## [AIM OF THE TASK]
In the basketball season text below, write out the passage from "Our boys knew" up to and including "gets to decide.", word for word.

## [TEXT SEGMENT]
****

Basketball Season, v. 1

Last night, basketball season began with a scrimmage at Northeastern middle school in York county. I spent an awful lot of time in York when I was delivering medical equipment…and I really hated it. I have a colorful expression to describe the area that I wouldn’t use here, because we’re a family friendly space;)

The game was not awesome, the Northeastern boys whipped our Annville-Cleona middle schoolers without mercy or apology. They dominated every facet of the game and left us downcast and discouraged. Anyone who has every competed in anything (from monopoly to Fortnite to the Super Bowl) knows that you sometimes have to weather a vicious thrashing from time to time. It builds character, coaches say, and they’re usually right.

But where they were wrong is that the loss itself doesn’t build the character; sometimes the loss is just a loss and nothing more. Nothing is built. Instead, you use the loss to build the character.

My son Elisha is on the team and I don’t mind at all if he loses a game or 2 or all of them. In fact, I find myself getting excited to see what he’ll do now, how he’ll choose to react. Will he cower in fear for the next game? Will he become resigned to the notion that they will lose again and again? Or will he pick himself up and fight? Will be use this loss to “build character” and become something new, something strong, stable and unstoppable (win or lose)?

It’s also the thing I get excited for in my life and the lives of the people I know and love. How will we face and deal with that attack, setback, disaster, pain? Will we get up (and get up again and again and again) and with what kind of mindset?

Now, the truth is that team was much better than our team was, at least it was last night.

In basketball or life or faith, growth (what we could call “becoming all of what we were created to be”) doesn’t just happen. It we go half speed and give about half of what we have to give, we get eaten up and stand around wondering how in the world this happened. I’ll often say we need to “show up” to our lives, but what I mean is an awful lot more than simply riding a bus, putting on a uniform, and making it to the court. I mean show up, commit, risk, take a shot, work hard, give all we are and all we have to whatever it is we are doing.

Our boys knew they were beaten the day the schedule was released, and that’s exactly how it looked from the stands through the eyes of a man who knows next to nothing about the X’s and O’s of this beautiful game. I don’t know what plays were called in what type of offense, but I’ve done enough giving up to clearly recognize that.

So what if they lost last night? Or if they lose them all? These boys are hopefully becoming men and last night’s lesson on the basketball court will give them the bricks to build the sort of character we all need in our homes, lives, and society. Or not. It can also just be the first of many pointless losses. The team gets to decide.

There’s a cool book called Choke, by Chuck Palahniuk, that ends like this:

“Paige and I just look at each other, at who each other is for real. For the first time. We can spend our lives letting the world tell us who we are. Sane or insane. Saints or sex addicts. Heroes or victims. Letting history tell us how good or bad we are. Letting our past decide our future. Or we can decide for ourselves. And maybe it’s our job to invent something better.

****

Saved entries
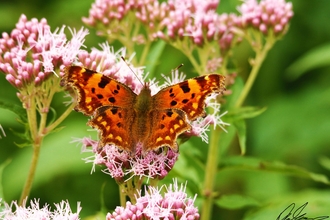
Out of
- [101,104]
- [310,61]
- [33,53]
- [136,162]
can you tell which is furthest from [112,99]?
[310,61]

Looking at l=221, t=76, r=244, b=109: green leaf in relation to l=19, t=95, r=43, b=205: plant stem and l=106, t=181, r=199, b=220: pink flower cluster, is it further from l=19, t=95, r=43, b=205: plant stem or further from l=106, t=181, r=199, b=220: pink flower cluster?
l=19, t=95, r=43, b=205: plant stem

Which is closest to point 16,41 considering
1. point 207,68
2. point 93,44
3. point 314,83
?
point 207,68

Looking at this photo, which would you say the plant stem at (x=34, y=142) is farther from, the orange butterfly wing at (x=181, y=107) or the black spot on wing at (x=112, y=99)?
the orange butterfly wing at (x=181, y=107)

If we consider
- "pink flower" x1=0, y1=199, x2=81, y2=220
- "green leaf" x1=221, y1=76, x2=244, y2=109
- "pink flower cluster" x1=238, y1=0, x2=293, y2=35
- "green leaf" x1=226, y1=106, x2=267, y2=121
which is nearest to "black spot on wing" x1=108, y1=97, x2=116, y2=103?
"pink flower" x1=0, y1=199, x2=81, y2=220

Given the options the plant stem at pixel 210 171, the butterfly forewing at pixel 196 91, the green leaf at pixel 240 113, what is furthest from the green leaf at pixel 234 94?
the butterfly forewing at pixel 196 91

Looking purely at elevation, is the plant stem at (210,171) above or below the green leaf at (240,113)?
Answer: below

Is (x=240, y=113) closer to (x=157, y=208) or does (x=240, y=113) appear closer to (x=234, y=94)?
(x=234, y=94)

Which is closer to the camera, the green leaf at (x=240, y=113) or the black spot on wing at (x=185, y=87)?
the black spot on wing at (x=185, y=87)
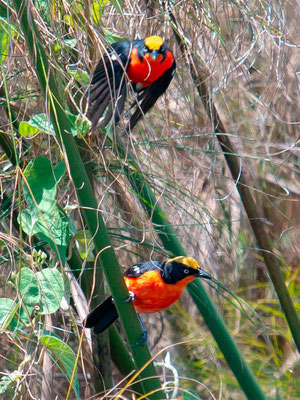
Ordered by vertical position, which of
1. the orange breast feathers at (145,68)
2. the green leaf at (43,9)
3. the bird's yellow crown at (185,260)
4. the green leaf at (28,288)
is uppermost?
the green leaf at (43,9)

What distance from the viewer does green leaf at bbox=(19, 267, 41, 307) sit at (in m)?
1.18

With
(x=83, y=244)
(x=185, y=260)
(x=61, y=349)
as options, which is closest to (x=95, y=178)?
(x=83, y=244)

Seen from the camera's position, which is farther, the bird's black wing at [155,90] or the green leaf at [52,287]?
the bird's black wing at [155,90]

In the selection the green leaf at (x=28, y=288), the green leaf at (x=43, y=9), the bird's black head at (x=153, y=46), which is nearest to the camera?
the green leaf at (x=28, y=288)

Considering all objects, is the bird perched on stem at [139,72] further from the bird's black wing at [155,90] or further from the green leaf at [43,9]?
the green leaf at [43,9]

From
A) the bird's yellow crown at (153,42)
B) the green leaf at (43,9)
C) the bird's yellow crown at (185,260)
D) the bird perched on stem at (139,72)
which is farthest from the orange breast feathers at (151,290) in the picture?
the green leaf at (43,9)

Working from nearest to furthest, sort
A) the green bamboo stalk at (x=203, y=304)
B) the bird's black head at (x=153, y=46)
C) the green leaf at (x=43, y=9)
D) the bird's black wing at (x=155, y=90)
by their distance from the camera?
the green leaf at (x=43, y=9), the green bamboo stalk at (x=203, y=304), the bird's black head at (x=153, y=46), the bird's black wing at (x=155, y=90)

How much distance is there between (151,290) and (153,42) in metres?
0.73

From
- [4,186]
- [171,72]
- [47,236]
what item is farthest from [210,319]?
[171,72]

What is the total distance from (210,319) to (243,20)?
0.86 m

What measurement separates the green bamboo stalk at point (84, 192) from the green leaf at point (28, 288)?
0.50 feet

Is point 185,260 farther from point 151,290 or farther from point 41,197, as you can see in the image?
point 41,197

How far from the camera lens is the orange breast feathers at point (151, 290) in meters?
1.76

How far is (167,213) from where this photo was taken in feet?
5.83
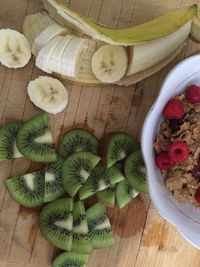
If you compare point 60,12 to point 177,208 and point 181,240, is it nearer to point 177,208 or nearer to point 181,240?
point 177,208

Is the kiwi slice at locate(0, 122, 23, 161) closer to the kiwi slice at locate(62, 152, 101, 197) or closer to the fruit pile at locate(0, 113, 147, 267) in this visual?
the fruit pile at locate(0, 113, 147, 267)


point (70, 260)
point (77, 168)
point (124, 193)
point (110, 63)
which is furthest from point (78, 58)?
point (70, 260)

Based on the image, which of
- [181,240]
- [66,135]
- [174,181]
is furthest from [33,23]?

****

## [EXERCISE SOLUTION]
Our boys knew they were beaten the day the schedule was released, and that’s exactly how it looked from the stands through the eyes of a man who knows next to nothing about the X’s and O’s of this beautiful game. I don’t know what plays were called in what type of offense, but I’ve done enough giving up to clearly recognize that.

So what if they lost last night? Or if they lose them all? These boys are hopefully becoming men and last night’s lesson on the basketball court will give them the bricks to build the sort of character we all need in our homes, lives, and society. Or not. It can also just be the first of many pointless losses. The team gets to decide.